**ESTRATTO SELEZIONATO:**

+++

Il Recovery Plan per migliorare il trasporto ferroviario
E per farlo si potranno anche utilizzare i fondi previsti dal Recovery Plan. Secondo il rapporto Pendolaria di Legambiente, saranno destinati:
- 4,64 miliardi di euro per creare nuovi collegamenti ad alta velocità al Sud;
- 2,4 miliardi per il potenziamento e l’elettrificazione di alcune linee ferroviarie al Sud;
- 700 milioni di euro per il miglioramento delle stazioni ferroviarie al Sud;
- 200 milioni per l’acquisto di nuovi treni Intercity, in particolare per le regioni del Sud.
Il Ponte sullo Stretto di Messina minaccia la biodiversità
Oltre a dimostrare l’inutilità del ponte sullo Stretto di Messina per quanto riguarda gli spostamenti, le associazioni sottolineano il grave danno che un’opera di questa entità avrà sulla delicata e rara biodiversità del luogo.
Tutta l’area dello Stretto di Messina è sostanzialmente ricompresa in due importanti Zone di Protezione Speciale. Ci sono sul lato calabrese quella della Costa Viola e su quello siciliano quella dei Monti Peloritani, Dorsale Curcuraci, Antenna a Mare e Area Marina dello Stretto. In più ci sono ben undici Zone Speciali di Conservazione, che tutelano dalla fragile costa calabrese alla zona umida della Laguna di Capo Peloro, fino al prezioso ecosistema botanico dei Monti Peloritani.
«Un ponte sospeso, sorretto da due torri di quattrocento metri, che prevede l’operatività per un decennio di diciassette cantieri e di nove siti di deposito, avrà un notevole impatto ambientale in un’area di grande pregio naturalistico e ambientale, inquinando aria, acqua e suolo– denuncia Stefano Lenzi – . Già nel 2013 la Valutazione di Incidenza fatta dalla Commissione Tecnica VIA-VAS è stata negativa. La creazione di una barriera trasversale alla migrazione, come il ponte, e la distruzione di aree di sosta e alimentazione contrasterebbero nettamente con la responsabilità di conservazione degli uccelli migratori. Infatti lo Stretto di Messina è un’area cruciale per la migrazione afro-euroasiatica. Qui transitano oltre trecento specie diverse di uccelli, con passaggi stagionali nell’ordine delle decine di migliaia di trentotto specie diverse di rapaci e nell’ordine dei milioni di individui per molte altre specie, sia durante il giorno sia la notte».
Bisogna custodire la biodiversità marina
Non è poi solo una delle rotte migratorie per l’avifauna più importanti. Lo Stretto è anche un luogo con una delle più alte concentrazioni di biodiversità al mondo. Le sue acque sono un unicum nel Mediterraneo, con caratteristiche peculiari dal punto di vista oceanografico e delle biocenosi dei fondali. Il suo ambiente marino, ricco di praterie di Posidonia oceanica, è popolato dal passaggio di cetacei, del tonno rosso e di pesce spada, con correnti superficiali che arrivano sino a 18km/h.

+++

**MATERIALE ESTRATTO:**
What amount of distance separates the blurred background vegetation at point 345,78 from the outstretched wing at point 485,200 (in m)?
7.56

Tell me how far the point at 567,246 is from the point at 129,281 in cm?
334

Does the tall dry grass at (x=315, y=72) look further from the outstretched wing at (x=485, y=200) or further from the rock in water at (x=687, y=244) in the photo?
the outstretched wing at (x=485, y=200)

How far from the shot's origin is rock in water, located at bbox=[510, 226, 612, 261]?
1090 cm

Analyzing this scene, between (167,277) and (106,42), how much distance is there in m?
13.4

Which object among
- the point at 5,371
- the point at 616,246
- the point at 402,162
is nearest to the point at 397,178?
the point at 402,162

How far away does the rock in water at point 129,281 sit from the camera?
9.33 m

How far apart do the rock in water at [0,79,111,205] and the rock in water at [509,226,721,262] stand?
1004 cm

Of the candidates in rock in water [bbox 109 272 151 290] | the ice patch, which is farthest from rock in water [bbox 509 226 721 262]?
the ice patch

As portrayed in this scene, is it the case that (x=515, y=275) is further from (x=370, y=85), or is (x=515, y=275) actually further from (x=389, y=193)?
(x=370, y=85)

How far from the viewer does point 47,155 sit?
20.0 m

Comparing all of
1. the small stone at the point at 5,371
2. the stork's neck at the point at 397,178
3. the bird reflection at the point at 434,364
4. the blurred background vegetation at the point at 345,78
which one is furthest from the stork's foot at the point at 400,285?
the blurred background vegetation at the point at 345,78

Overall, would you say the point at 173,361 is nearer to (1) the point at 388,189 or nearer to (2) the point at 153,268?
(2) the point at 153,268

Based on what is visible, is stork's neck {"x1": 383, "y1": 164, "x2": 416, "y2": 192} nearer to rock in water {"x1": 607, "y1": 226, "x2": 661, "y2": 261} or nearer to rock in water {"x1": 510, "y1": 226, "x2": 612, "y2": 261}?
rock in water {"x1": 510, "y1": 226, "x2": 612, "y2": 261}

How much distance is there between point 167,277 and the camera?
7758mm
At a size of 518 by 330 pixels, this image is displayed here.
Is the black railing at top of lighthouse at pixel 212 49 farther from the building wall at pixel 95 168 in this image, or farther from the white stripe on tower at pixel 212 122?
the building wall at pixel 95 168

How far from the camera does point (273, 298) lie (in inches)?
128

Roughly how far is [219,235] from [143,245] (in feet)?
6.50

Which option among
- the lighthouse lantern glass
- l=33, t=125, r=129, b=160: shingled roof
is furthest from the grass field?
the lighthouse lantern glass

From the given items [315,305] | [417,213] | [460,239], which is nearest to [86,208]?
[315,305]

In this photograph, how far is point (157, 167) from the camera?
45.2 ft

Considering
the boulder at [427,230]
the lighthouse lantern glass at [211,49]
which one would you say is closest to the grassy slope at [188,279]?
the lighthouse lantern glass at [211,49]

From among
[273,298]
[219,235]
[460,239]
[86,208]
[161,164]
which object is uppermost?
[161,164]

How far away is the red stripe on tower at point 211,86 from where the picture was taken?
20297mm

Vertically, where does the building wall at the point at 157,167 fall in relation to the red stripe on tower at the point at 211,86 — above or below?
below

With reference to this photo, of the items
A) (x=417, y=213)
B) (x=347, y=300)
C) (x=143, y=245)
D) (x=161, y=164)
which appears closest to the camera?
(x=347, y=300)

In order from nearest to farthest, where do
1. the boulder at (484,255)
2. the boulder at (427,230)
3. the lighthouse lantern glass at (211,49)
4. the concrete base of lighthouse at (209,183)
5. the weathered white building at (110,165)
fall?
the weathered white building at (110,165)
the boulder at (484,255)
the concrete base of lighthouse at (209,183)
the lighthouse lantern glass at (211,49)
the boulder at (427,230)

+++

**CONSEGNE DA SVOLGERE:**
A. Risponda alle seguenti domande sul brano sullo Stretto di Messina.
(i) Quanti euro saranno destinati a nuovi collegamenti ad alta velocità al Sud?
(ii) Quanto sono alte le due torri che dovrebbero sorreggere il ponte sospeso?
(iii) Quale velocità possono raggiungere le correnti superficiali dello Stretto?
B. Prosegua il brano sullo Stretto di Messina, riprendendolo subito dopo la sua ultima frase.
Il materiale non ha alcun ruolo in questo esercizio.

**RISULTATI ATTESI:**
A.
(i) 4,64 miliardi di euro.
(ii) Quattrocento metri.
(iii) Fino a 18 km/h.

B.
Eppure, come fa notare il Contro-Dossier di Kyoto Club, Legambiente e WWF, la Relazione del Gruppo di Lavoro incaricato dal ministero delle Infrastrutture e della Mobilità Sostenibile ha sottovalutato l’importanza dello Stretto come via di comunicazione tra bacini oceanografici diversi. Infatti non si dà risalto al fatto che il suo habitat è uno dei tre esempi esistenti e conosciuti di una complessa coesistenza di specie di origine atlantica dell’interglaciale Riss-Wurm e di specie mediterranee. Non si parla assolutamente dei fenomeni innestati dall’upwelling. La risalita delle forti correnti ioniche arricchiscono di plankton le acque e portano in superficie specie abissali.
«Una città intelligente punterebbe sulla tutela del territorio, con i suoi profumi, colori e sapori, del mare e della biodiversità – ha sostenuto Anna Giordano, naturalista e ornitologa del WWF -. Dovrebbe fermare il cemento che dilaga e rinaturalizzare il territorio».
Ponte sullo Stretto di Messina, una zona sismica
L’area dello Stretto di Messina è fragile non solo perché ospita una biodiversità unica ma anche perché è attraversata da un sistema di faglie attivo, che la rende uno dei punti più sismici d’Europa.
Secondo i geologi, le coste di Sicilia e Calabria si allontanano ogni anno di 4-10 millimetri. Infatti sia tutta l’area di Reggio Calabria sia quella messinese sono ricomprese nella Zona sismica a maggiore pericolosità. Inoltre l’Istituto di Scienze Marine (ISMAR – CNR) nel 2020 ha pubblicato la relazione “Lo Stretto di Messina: criticità geologiche e tettoniche”, a cura della ricercatrice Alina Polonia. Qui si sostiene che: “Lo Stretto di Messina è un’area cruciale, nella quale avviene l’interazione tra profonde strutture tettoniche ed estesi blocchi crostali che convergono, divergono, e si muovono lateralmente tra loro, provocando terremoti, frane sottomarine, tsunami e vulcanesimo”.
Infatti spiega che: “È una zona di svincolo meccanico, che assorbe i movimenti relativi tra i diversi blocchi di crosta terrestre. Per questo rappresenta una delle aree a maggior rischio geologico del nostro Paese”. In più “le catene montuose in prossimità dello Stretto di Messina si stanno sollevando a tassi molto alti, incrementando la pericolosità geologica. Lo scuotimento sismico, anche per terremoti di non elevatissima magnitudo, ha la possibilità di generare frane sottomarine e tsunami”.
Come sarà finanziato il ponte sullo Stretto di Messina?
Infine un aspetto da non dimenticare del progetto è anche la copertura finanziaria. Secondo quanto sostiene il ministro Salvini, la spesa prevista è di 14miliardi. Il governo è intenzionato ad affidare i lavori alla società “Stretto di Messina s.r.l.”, costituita nel 1981 per progettare e gestire il ponte di collegamento tra le due regioni e, a oggi, sotto l’attività direzionale di “ANAS S.p.A.”.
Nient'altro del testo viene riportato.